Some toilet roll holders or dispensers allow the toilet paper to hang in front of (over) or behind (under) the roll when it is placed parallel to the wall. This divides opinions about which orientation is better. Arguments range from aesthetics, hospitality, and cleanliness to paper conservation, ease of detaching sheets, and compatibility with pets. The US advice column Ask Ann Landers reported that the subject was the most controversial issue in the column's history and, at 15,000 letters in 1986, provoked the highest number of responses. Some writers have proposed that preference for one orientation over the other may have connections to age, sex, or political philosophy, and survey evidence has shown a correlation with socioeconomic status.
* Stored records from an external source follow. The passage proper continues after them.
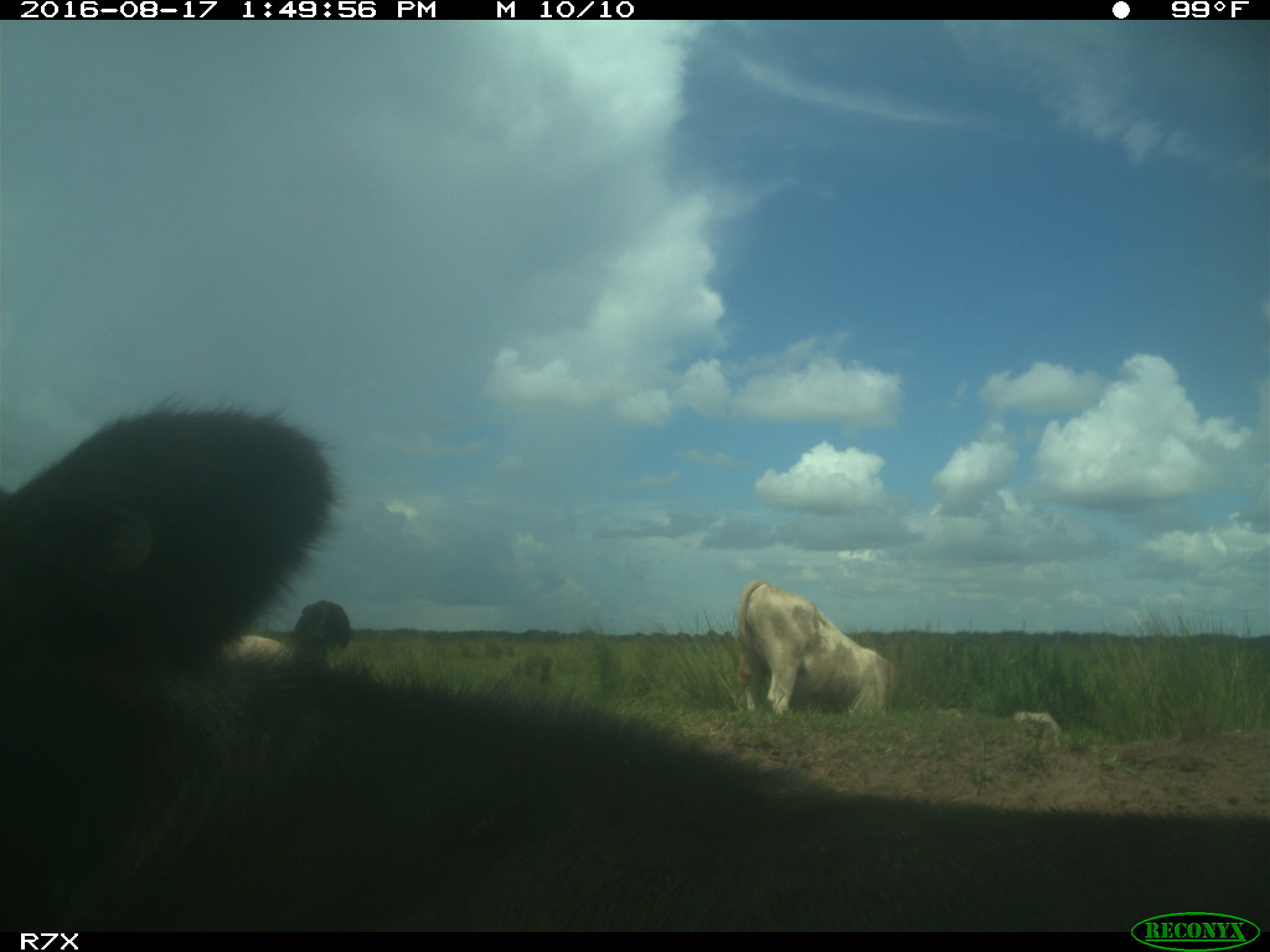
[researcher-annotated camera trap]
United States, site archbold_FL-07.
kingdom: Animalia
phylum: Chordata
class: Mammalia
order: Artiodactyla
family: Bovidae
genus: Bos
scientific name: Bos taurus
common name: domestic cow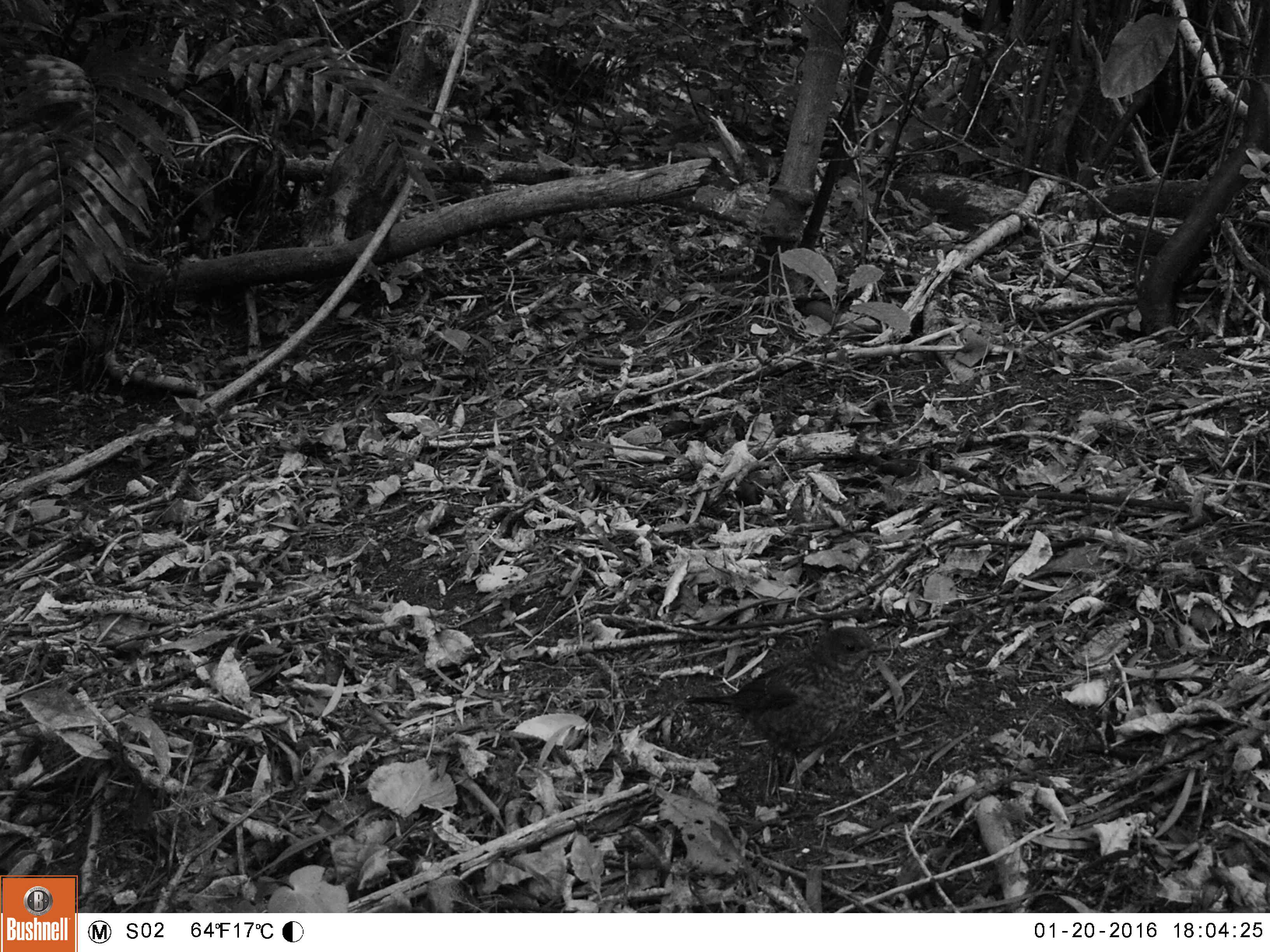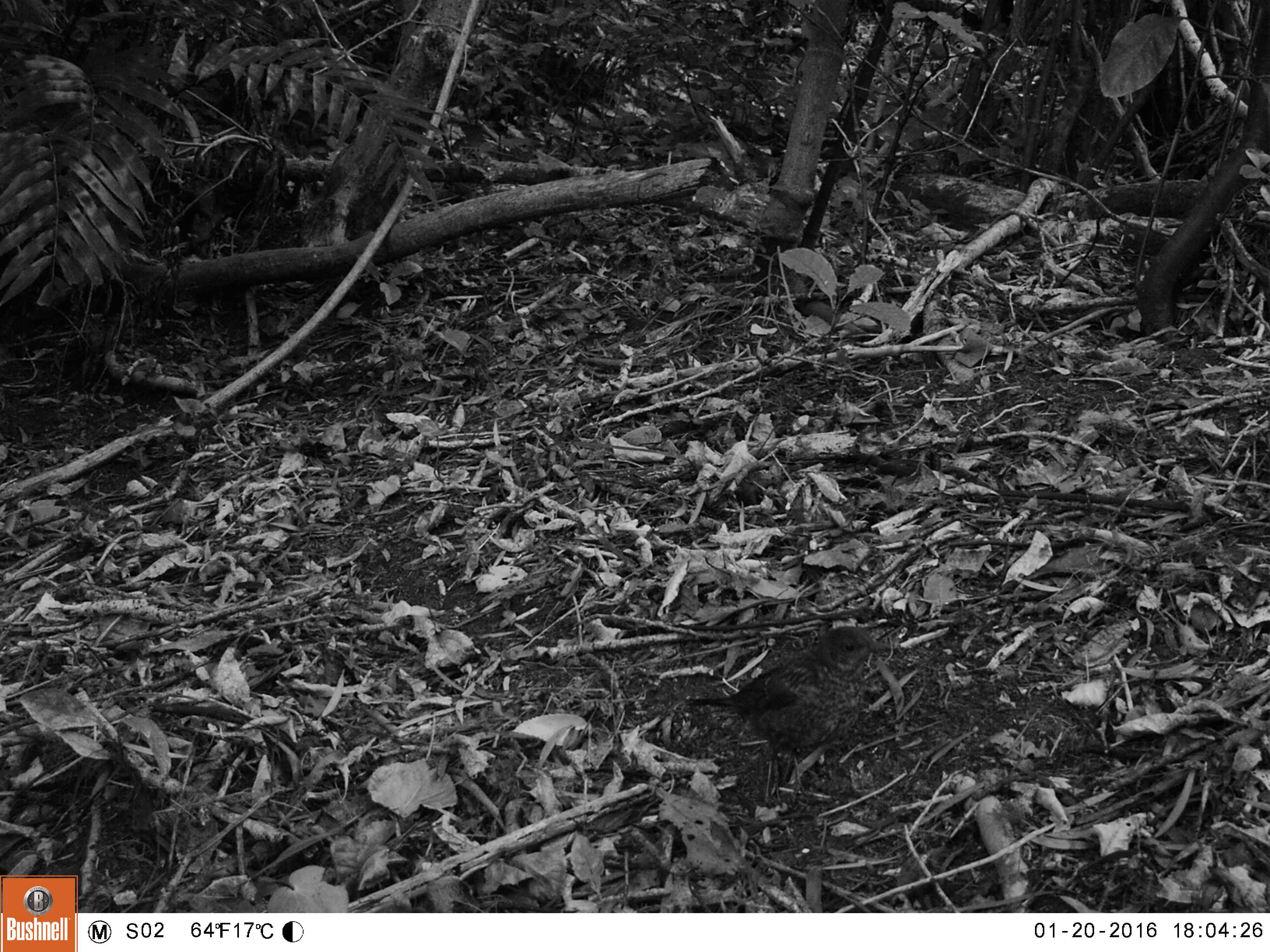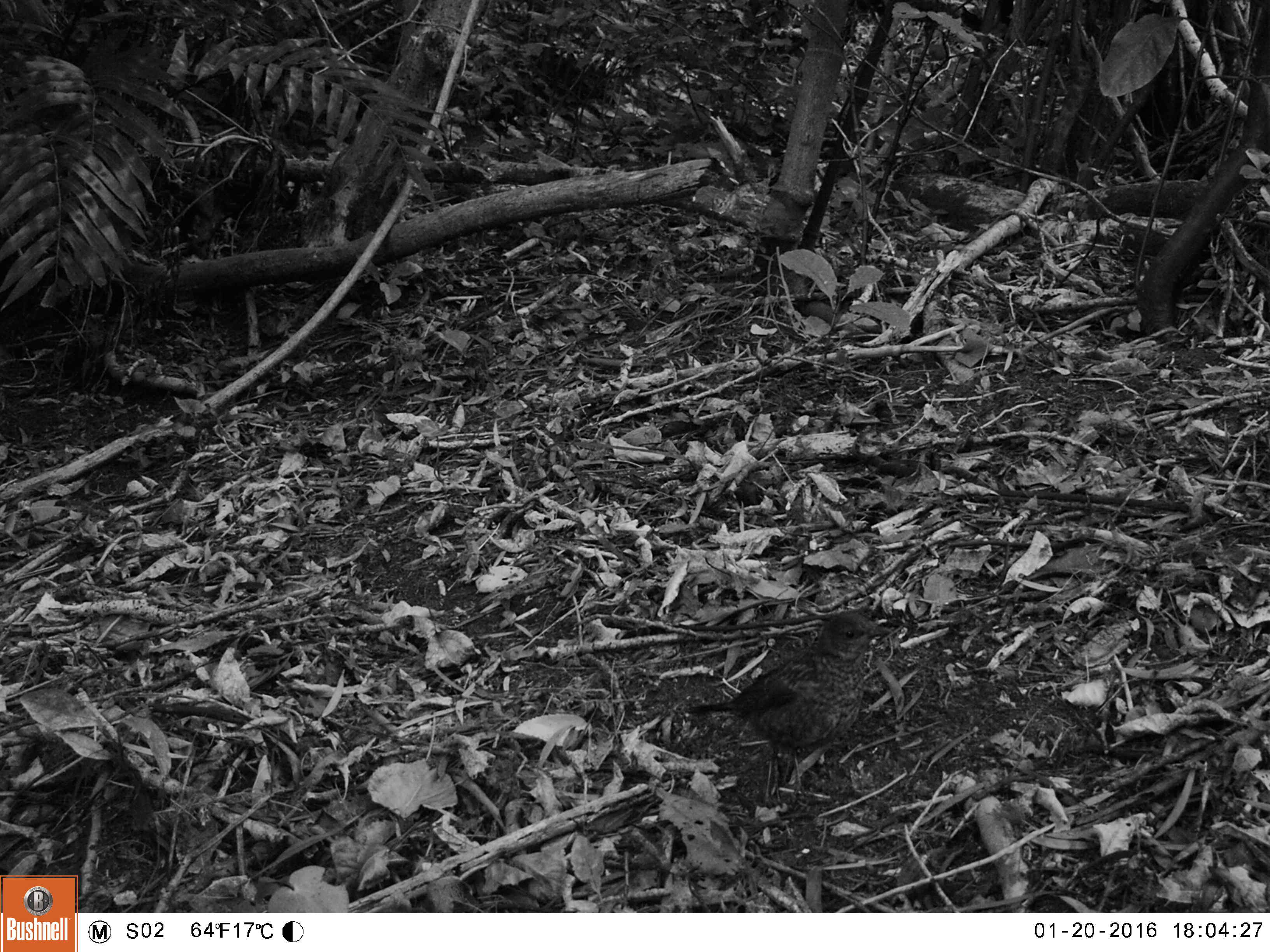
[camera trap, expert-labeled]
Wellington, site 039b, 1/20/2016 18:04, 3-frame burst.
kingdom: Animalia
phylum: Chordata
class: Aves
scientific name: Aves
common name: bird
Bird (Aves).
The main reasons given by people to explain why they hang their toilet paper a given way are ease of grabbing and habit. Some particular advantages cited for each orientation include: hanging over reduces the risk of accidentally brushing the wall or cabinet with one's knuckles, potentially transferring grime and germs; makes it easier to visually locate and to grasp the loose end; gives the option to fold over the last sheet to show that the room has been cleaned; and is generally the intended direction of viewing for the manufacturer's branding, so patterned toilet paper looks better this way.
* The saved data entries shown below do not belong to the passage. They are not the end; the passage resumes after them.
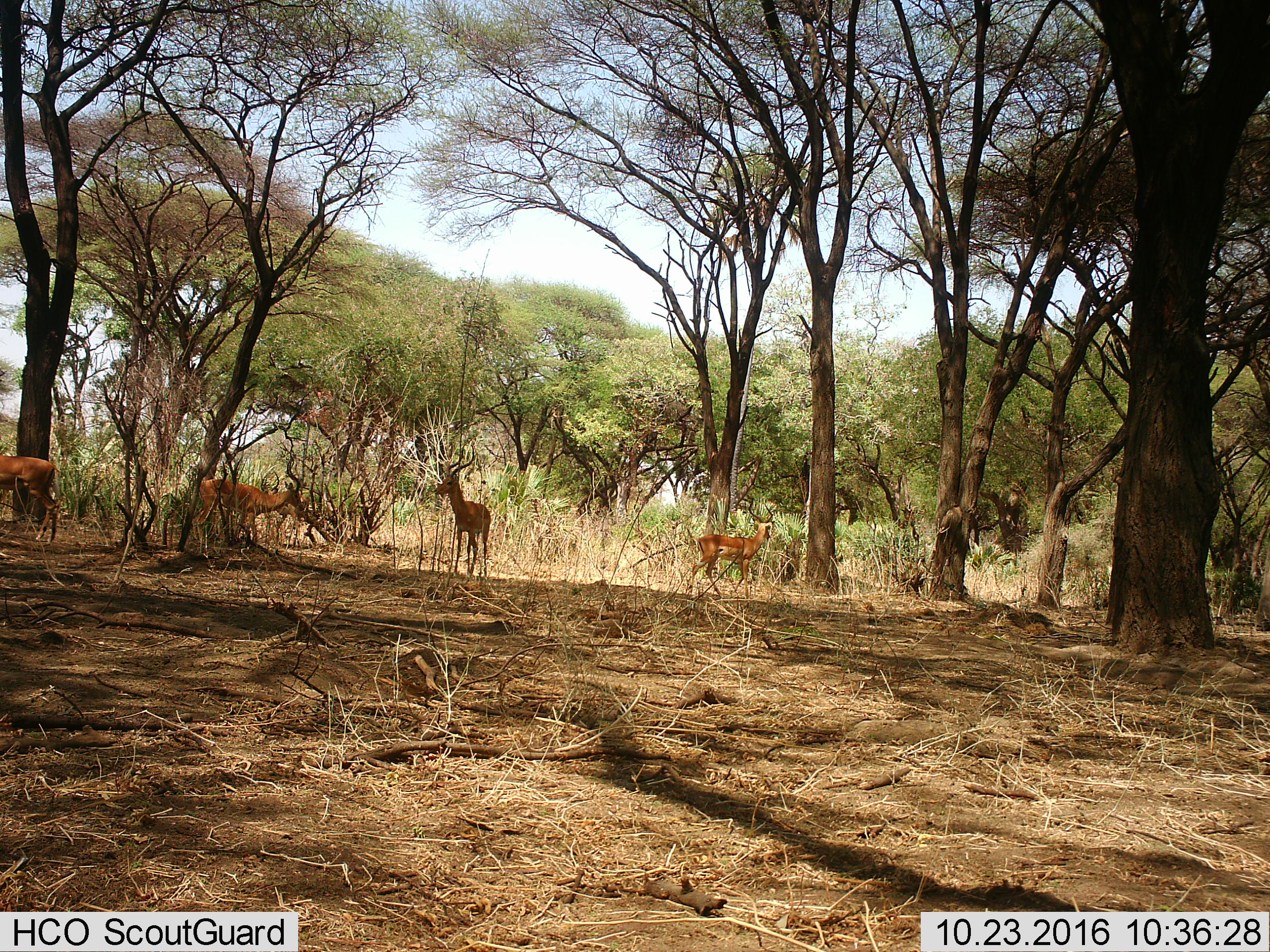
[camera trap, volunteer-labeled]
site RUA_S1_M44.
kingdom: Animalia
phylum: Chordata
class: Mammalia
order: Artiodactyla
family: Bovidae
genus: Aepyceros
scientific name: Aepyceros melampus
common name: impala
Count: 4.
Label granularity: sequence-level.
The under position provides a tidier appearance, in that the loose end can be more hidden from view; reduces the risk of a toddler or a house pet such as a cat unrolling the toilet paper when batting at the roll; and in a recreational vehicle may reduce unrolling during driving. Partisans have claimed that each method makes it easier to tear the toilet paper on a perforated sheet boundary.

In various surveys, around 70% of people prefer the over position. In a survey of 1,000 Americans, Cottonelle found that "overs" are more likely than "unders" to notice a roll's direction (74 percent), to be annoyed when the direction is incorrect (24 percent), and to have flipped the direction at a friend's home (27 percent). According to W. C. Privy's Original Bathroom Companion, Number 2, "By more than 4 to 1, older folks prefer to have their toilet paper dispense over the front." The same claim is made by James Buckley's The Bathroom Companion for people older than 50. Toilet paper orientation is sometimes mentioned as a hurdle for married couples. The issue may also arise in businesses and public places. At the Amundsen–Scott Research Station at the South Pole, complaints have been raised over which way to install toilet paper. It is unclear if one orientation is more economical than the other. The Centralian Advocate attributes a claim to Planet Green that over saves on paper usage.

Various toilet paper dispensers are available which avoid the question of over or under orientation; for example, single sheet dispensers, jumbo roll dispensers in which the toilet roll is perpendicular to the wall, and twin roll dispensers. Swivelling toilet paper dispensers have been developed which allow the paper to be unrolled in either direction.